- **GOAL 1**
Retype the part of the Nala and Damayanti article from "Things are bad" up to and including "this will change.".
- **GOAL 2**
Using the article on Nala and Damayanti, explain in one to three sentences why a visiting sage tells this story in the Mahabharata, though it has nothing directly to do with the conflict between the Pandavas and the Kauravas.
- **GOAL 3**
Write the next part of the article on Nala and Damayanti, starting after its last sentence.

- **PASSAGE PROVIDED**
· · · · · · ·
From Mughal to Deccani to Pahari, the love story has been illustrated by several schools of art, and beautifully so

The timeless tale of Nala and Damayanti

LOVE BLOSSOMS: Damayanti listening to the Swan. Detail of a folio from the Nala-Damayanti series. Pahari, ca. 1775; from the collection of Dr Karan Singh at Jammu.



BN Goswamy

Karkotasya naagasya Damayantyaa Nalasya cha

Rituparnasya rajarashe kirtanam Kali-naashanam

[Reciting the story of Karkotaka, the serpent, of Damayanti and Nala, and of the royal sage, King Rituparna, destroys the evil effects of the Kali age.]

— From the Nalopakhyana in the Mahabharata

Nala and Damayanti, their passionate union and their unfortunate separation; in the course of that their trials and their tribulations; and, finally, the end of their troubles and their reunion — finds its place in the great epic, the Mahabharata. And the point of it being told there by a visiting sage, even though it has nothing directly to do with the ongoing conflict between the Pandavas and the Kauravas, is didactic.

Damayanti and the Swan. By Raja Ravi Varma.

Things are bad now, the sage tells Yudhishthira, the seniormost of the Pandavas, but they will turn. Another noble king had, in the past, suffered at the hands of ‘outrageous fortune’, losing his entire kingdom at the throw of dice, but all this will change.

Damayanti, the sage tells the Pandavas, was the daughter of King Bhima of Vidarbha who announced her svayamvara at which she could choose a husband for herself.

The fame of her beauty and her nature having spread far and wide, kings and princes of all hues, even the gods — including Indra, Agni, Varuna and Yama — and guardians of the quarters, flocked together to that ceremony. But Damayanti had already fallen in love with young Nala, king of Nishadha, through the mediation of a golden swan — hamsa is the term used — who acted as a messenger between them.
· · · · · · ·
- **DATA LINES**
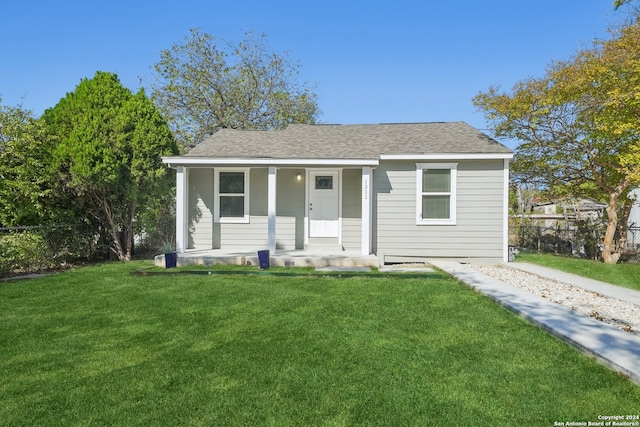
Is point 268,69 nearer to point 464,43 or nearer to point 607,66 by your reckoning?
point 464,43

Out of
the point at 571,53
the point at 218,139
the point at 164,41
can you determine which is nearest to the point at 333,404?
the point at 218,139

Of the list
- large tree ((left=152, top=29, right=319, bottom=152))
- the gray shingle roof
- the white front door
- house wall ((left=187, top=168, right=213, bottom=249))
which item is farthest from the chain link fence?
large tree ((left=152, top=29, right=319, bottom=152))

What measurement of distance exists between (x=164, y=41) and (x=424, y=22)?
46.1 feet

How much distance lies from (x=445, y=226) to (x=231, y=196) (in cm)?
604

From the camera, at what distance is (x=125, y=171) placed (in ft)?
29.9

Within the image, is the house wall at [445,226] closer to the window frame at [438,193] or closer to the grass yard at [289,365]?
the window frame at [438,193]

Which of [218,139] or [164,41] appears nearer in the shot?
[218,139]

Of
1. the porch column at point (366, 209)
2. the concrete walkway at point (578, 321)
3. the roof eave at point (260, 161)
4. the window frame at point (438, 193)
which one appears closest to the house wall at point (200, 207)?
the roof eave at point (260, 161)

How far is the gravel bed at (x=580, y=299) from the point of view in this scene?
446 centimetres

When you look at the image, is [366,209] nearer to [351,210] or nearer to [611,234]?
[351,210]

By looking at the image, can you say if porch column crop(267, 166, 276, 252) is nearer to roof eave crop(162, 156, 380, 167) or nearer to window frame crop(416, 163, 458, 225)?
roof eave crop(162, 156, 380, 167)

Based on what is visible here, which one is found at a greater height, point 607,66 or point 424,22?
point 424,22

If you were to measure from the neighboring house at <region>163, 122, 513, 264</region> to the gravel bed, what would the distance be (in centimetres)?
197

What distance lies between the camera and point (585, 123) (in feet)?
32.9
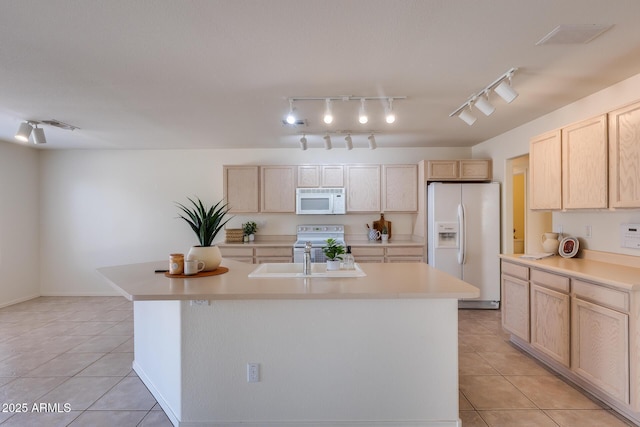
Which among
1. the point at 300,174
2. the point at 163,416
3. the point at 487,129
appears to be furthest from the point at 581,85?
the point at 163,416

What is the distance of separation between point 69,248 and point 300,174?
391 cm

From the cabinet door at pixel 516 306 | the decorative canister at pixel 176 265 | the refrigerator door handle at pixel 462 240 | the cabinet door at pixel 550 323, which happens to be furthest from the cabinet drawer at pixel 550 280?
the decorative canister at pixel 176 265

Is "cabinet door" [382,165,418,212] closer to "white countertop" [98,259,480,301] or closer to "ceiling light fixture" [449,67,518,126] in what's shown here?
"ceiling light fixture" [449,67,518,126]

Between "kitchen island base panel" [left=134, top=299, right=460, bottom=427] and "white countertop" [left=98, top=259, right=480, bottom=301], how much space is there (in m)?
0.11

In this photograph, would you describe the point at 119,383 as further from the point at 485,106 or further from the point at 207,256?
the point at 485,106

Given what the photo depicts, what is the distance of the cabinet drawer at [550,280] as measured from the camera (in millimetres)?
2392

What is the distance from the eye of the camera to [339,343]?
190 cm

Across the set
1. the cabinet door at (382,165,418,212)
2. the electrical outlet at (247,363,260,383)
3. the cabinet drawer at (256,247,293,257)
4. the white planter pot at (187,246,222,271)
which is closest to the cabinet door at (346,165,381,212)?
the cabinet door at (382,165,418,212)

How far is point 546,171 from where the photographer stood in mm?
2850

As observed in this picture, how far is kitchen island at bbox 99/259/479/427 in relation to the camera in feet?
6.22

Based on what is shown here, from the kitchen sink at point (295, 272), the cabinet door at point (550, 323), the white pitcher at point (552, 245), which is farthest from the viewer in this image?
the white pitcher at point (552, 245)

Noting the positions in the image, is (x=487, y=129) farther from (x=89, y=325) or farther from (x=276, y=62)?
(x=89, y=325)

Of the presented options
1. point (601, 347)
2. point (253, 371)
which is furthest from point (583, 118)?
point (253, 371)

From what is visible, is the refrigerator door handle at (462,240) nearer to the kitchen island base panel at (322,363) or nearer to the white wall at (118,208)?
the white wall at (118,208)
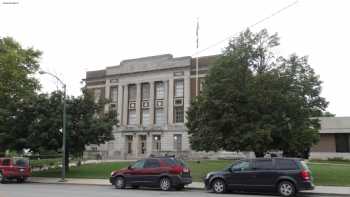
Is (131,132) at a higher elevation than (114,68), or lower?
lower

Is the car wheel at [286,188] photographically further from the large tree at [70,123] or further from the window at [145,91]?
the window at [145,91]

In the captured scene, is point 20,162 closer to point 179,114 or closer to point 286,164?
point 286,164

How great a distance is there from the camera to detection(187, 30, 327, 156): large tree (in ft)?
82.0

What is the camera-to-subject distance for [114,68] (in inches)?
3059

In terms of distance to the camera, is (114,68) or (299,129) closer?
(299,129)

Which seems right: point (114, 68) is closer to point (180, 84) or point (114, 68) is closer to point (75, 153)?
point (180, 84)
· · · · · · ·
- **EXERCISE OUTPUT 1**
Things are bad now, the sage tells Yudhishthira, the seniormost of the Pandavas, but they will turn. Another noble king had, in the past, suffered at the hands of ‘outrageous fortune’, losing his entire kingdom at the throw of dice, but all this will change.

- **EXERCISE OUTPUT 2**
The sage tells it for a didactic purpose. He tells Yudhishthira that things are bad now but will turn, because another noble king once lost his entire kingdom at the throw of dice, and all of that would change.

- **EXERCISE OUTPUT 3**
At the svayamvara, Damayanti chose Nala, even though the four gods had tried to play upon her an elaborate ruse trying to trick her into choosing one of them. Their heart’s desire granted, Nala and Damayanti got married and spent long years in great felicity. But then fate struck.

Damayanti and the Swan. Actress Ramya Krishnan dressed up as Damayanti. Scene recreated in a photograph by Venket Ram.

The spirit of the evil age, Kali, who had also been a contender for Damayanti’s hand, had decided to avenge himself upon the young couple. He planned and he plotted and succeeded in separating the two, each of them going through untold suffering. Finally, however, all this ended. Nala, having lost his kingdom at one point to his own brother in a game of dice earlier, recovered everything: his kingdom, his lost wife, and his peace: all through having learnt from a kindly king who had employed him as his charioteer, all the intricacies of that game of dice. Having narrated this uplifting account, the sage departed, adding that the mere recitation of this tale destroys all sins.

Damayanti and the Swan

Frontispiece to the ‘Nala-Damajanti’ book by Ruckert. 1845.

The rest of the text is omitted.